Kamis, 21 Agustus 2025

Pemain Sirkus dan Kehidupannya

Kisah Pilu Mantan Pemain Sirkus OCI: Sampai Sekarang Saya Tidak Tahu Siapa Orang Tua Saya

Lisa mengungkap kisah masa kecilnya yang penuh kekerasan di lingkungan Oriental Circus Indonesia (OCI) Taman Safari Indonesia, Cisarua, Bogor. 

|
Penulis: Igman Ibrahim
Editor: Adi Suhendi
Tribunnews/JEPRIMA
PEMAIN SIRKUS OCI - Pemain sirkus dari Oriental Circus Indonesia (OCI) di Senayan, Jakarta Pusat, Rabu (12/12/2018). Lisa mengungkap kisah masa kecilnya yang penuh kekerasan di lingkungan Oriental Circus Indonesia. 

TRIBUNNEWS.COM, JAKARTA – Lisa mengungkap kisah masa kecilnya yang penuh kekerasan di lingkungan Oriental Circus Indonesia (OCI) Taman Safari Indonesia, Cisarua, Bogor

Ia mengaku diambil dari keluarganya sejak kecil oleh pemilik sirkus, dipaksa hidup dalam karavan, kehilangan hak atas pendidikan, hingga tidak pernah memiliki identitas resmi.

Lisa menceritakan, peristiwa itu terjadi sekitar tahun 1976.

Saat itu, ia dijemput seseorang bernama Jansen yang juga Pemilik OCI Taman Safari Indonesia dan langsung dibawa ke lingkungan sirkus.

“Saya diambil dari keluarga oleh Pak Jansen dan istri. Saya nggak ngerti ada negosiasi seperti apa. Saya cuma tahu saya dibawa naik mobil, lalu ke sirkus. Saya takut lihat banyak anak kecil, saya menangis minta pulang, tapi nggak dikasih,” kata Lisa dalam Rapat Dengar Pendapat Umum (RDPU) Komisi XIII DPR RI, Rabu (23/4/2025).

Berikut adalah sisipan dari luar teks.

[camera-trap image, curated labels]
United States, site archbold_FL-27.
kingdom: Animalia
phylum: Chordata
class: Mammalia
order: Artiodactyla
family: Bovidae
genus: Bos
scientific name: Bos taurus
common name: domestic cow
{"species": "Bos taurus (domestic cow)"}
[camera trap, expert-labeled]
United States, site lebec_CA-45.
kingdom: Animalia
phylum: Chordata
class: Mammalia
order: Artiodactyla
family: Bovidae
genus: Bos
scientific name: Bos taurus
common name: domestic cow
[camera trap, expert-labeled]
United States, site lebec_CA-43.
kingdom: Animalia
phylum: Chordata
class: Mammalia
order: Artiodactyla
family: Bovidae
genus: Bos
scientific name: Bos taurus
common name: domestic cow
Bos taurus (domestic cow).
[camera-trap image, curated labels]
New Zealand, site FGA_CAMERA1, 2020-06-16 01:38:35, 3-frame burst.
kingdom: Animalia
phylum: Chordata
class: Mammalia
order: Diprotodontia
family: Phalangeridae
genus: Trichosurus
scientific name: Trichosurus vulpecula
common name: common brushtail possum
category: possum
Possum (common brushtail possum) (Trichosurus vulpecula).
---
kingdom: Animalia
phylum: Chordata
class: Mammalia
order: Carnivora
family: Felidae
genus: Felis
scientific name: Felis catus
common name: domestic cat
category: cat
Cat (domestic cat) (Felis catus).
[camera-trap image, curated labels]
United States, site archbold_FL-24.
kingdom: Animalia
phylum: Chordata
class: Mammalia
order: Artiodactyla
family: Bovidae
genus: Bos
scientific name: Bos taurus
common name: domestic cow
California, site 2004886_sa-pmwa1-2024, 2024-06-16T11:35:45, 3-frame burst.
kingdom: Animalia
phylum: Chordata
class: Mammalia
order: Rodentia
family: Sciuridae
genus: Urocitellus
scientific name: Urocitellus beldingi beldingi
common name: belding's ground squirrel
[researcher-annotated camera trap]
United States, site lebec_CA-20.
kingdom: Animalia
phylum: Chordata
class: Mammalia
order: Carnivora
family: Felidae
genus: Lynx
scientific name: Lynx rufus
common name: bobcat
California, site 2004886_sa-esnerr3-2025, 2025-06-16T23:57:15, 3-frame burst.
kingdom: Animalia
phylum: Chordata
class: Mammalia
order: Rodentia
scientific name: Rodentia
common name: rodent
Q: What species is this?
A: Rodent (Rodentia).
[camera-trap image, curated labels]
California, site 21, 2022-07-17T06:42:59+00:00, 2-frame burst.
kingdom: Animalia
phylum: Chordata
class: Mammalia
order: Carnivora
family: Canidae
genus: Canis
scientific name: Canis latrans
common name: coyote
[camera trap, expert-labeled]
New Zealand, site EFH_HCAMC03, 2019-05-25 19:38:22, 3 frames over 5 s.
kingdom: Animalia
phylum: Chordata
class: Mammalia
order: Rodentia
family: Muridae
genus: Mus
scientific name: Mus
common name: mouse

Baca juga: Kuasa Hukum Eks Pemain Sirkus: Perbudakan OCI Adalah Sejarah Kelam, Harus Segera Diakhiri!

Lisa mengaku ditempatkan dalam karavan gelap dan mulai dilatih keesokan harinya.

Sejak saat itu, kekerasan menjadi bagian dari kehidupannya sehari-hari. 

Ia dipukul, ditendang, hingga dilempar sandal jika dianggap melakukan kesalahan dalam latihan.

Baca juga: Legislator PDIP Desak Penyelesaian Adil untuk Eks Pemain Sirkus OCI

Setelah bertahun-tahun tinggal di OCI, Lisa dipindahkan ke Taman Safari Indonesia sekitar usia remaja.

Alih-alih mendapatkan kehidupan lebih baik, Lisa justru mengaku mengalami penyiksaan yang lebih parah.

“Saya pikir hidup saya akan lebih baik di sana. Tapi ternyata lebih keras lagi. Saya pernah melarikan diri karena nggak tahan, tapi ditangkap security. Di jalan saya dipukuli, dikata-katain kasar seperti binatang. Sampai rumah, saya dimasukin ke kantor, lalu disetrum pakai alat setrum gajah,” ujarnya.

Lisa mengatakan penyetruman juga dilakukan di bagian tubuh sensitif, yang membuatnya jatuh lemas.

Ia sempat dipasung selama dua minggu setelah kejadian itu.

Setelah dibebaskan, Lisa kembali menjalani latihan sirkus seperti biasa. 

Ia juga berulang kali meminta bertemu keluarganya dan mendapatkan identitas, namun tak pernah diberi. 

Lisa bahkan mengaku pernah diberi tahu bahwa dirinya adalah anak yang dijual.

“Saya minta akta, KTP, tapi nggak pernah dikasih. Katanya saya anak yang dijual. Sampai sekarang saya nggak tahu siapa orang tua saya. Identitas saya pun nggak ada,” ungkap Lisa.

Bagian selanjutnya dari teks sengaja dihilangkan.